When we were students, we had to learn medicine, surgery, obstetrics and gynecology, ophthalmology, ear-nose-throat diseases, orthopediacs and paediatrics as separate clinical subjects. Psychiatry was dealt with in 1-2 lectures, 15 days in the second year and about 15 days of posting in internship. The medicine paper was supposed to have a question on Psychiatry which was usually a short note on one of five favourite topics (which unfortunately did not include depression).
This was 15 years ago. Now when I meet my classmates, irrespective of speciality or area of practice or even if some of them have switched their professions- all my classmates rue the lack of special training in Psychiatry. Most of my non- psychiatry colleagues have told me how a significant portion of their practice is actually psychological intervention or psychiatric treatment. One family physician joked to me that he will have very minimal practice left if he begins to refer patients with psychological problems to Psychiatrists instead of treating them himself! Considering all these experiences, it is very clear that a special training in Psychology and Psychiatry would have been indispensible.
All things cannot be covered in undergraduate medical education because of the vast and changing nature of medical science. Invariably, some amount of learning happens on the job when the doctor actually settles down to start work. So some authorities have argued that psychology and psychiatry will be ‘automatically’ learned by doctors when they need it. So we see a good attendance at CME programs of medical associations when the topics are related to psychiatry. But what about clinical skills? CME programes are only lectures and I don’t know how doctors will learn the clinical skills of mental health care.

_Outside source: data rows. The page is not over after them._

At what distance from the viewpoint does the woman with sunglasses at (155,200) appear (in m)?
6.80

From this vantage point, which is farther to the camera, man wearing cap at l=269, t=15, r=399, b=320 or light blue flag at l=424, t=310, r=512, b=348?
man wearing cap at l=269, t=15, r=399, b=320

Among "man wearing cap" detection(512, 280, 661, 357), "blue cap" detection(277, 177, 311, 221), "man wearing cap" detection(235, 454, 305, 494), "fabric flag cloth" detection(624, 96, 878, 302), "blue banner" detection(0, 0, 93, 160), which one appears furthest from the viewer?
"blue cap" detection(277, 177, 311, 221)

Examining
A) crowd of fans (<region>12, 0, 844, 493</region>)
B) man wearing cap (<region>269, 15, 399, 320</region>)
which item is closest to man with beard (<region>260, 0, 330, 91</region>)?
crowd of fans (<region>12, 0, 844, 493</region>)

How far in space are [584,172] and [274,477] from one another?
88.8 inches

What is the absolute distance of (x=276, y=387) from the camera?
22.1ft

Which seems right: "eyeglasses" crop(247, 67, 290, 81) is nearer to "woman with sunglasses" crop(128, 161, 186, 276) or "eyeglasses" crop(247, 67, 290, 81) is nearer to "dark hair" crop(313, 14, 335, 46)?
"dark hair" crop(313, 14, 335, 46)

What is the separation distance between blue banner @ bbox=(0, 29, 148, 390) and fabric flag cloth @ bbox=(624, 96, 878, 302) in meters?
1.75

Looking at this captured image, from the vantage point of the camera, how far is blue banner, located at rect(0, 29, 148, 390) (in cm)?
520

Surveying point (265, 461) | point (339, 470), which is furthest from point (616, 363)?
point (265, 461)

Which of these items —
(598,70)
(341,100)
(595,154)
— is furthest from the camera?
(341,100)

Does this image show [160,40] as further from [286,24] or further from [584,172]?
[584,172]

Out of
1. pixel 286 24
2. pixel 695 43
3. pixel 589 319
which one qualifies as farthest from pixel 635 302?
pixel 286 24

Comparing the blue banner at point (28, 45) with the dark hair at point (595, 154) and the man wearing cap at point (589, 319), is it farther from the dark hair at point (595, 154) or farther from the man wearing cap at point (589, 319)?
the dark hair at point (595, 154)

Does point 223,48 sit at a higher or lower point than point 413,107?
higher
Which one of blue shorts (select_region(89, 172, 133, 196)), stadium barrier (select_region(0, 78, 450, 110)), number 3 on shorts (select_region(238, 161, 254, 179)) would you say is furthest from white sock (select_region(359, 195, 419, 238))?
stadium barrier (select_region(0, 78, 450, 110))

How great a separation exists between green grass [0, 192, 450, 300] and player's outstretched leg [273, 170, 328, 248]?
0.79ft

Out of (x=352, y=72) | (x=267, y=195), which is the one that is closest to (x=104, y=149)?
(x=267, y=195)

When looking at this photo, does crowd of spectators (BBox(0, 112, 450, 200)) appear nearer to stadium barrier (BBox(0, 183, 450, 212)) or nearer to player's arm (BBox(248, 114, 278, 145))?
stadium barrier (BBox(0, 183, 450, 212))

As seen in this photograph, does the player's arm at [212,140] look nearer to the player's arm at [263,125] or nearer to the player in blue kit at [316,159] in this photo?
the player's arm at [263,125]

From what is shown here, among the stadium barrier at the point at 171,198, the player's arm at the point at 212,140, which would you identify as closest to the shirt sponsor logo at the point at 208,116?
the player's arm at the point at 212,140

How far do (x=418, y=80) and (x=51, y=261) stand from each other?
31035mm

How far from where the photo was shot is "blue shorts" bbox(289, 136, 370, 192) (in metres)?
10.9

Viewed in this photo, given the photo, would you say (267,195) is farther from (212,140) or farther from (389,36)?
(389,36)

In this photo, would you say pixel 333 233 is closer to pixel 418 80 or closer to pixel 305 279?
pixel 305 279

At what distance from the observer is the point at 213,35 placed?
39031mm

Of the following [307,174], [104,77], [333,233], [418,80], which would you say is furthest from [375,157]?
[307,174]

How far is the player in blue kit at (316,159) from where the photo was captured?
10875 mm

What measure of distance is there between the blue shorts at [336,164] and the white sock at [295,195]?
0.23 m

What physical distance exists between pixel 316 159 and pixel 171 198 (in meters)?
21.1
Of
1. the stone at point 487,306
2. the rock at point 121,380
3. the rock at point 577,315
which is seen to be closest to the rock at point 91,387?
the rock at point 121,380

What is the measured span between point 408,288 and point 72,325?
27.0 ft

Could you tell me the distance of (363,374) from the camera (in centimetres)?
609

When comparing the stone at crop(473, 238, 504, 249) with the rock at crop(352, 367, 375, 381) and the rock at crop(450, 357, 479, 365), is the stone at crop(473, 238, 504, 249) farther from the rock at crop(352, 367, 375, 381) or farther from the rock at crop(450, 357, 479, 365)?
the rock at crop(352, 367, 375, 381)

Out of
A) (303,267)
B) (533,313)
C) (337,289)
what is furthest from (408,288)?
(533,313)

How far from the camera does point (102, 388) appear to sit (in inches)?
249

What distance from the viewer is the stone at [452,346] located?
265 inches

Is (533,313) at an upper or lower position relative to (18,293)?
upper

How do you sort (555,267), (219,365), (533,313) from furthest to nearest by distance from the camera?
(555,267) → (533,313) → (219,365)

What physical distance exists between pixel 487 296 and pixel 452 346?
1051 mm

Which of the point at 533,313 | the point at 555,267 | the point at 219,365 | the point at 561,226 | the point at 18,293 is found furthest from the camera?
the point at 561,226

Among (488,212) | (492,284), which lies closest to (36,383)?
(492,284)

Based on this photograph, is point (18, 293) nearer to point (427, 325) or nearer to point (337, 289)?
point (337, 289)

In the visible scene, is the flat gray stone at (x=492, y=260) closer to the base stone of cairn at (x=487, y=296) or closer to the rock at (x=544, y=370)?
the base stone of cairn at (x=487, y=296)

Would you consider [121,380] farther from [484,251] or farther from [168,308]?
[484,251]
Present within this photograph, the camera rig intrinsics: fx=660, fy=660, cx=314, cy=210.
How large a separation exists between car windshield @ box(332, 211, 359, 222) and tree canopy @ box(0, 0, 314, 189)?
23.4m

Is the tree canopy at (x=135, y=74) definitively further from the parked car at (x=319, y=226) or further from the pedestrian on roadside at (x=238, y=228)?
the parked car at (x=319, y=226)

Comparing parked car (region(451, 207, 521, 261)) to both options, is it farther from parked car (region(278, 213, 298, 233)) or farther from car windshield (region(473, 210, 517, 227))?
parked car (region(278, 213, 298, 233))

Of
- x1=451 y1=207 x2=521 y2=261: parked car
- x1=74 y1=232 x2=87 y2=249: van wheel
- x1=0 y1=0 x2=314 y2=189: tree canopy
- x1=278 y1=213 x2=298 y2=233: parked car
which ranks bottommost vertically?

Unless the MCI mandates that clinical skills have to be learned, the students will not be able to do so during MBBS. After MBBS, even if they want to pick up these skills, who will teach them? Technical knowledge in psychiatry can be picked up in the CMEs but clinical skills have to be learnt during undergraduate clinical training only. So our MCI should include testing of clinical skills in psychiatry and psychology during exams. Then there is a higher probability that students will imbibe these skills. Leaving market forces to create motivation for this learning is not the right approach. I hope the MCI will oblige.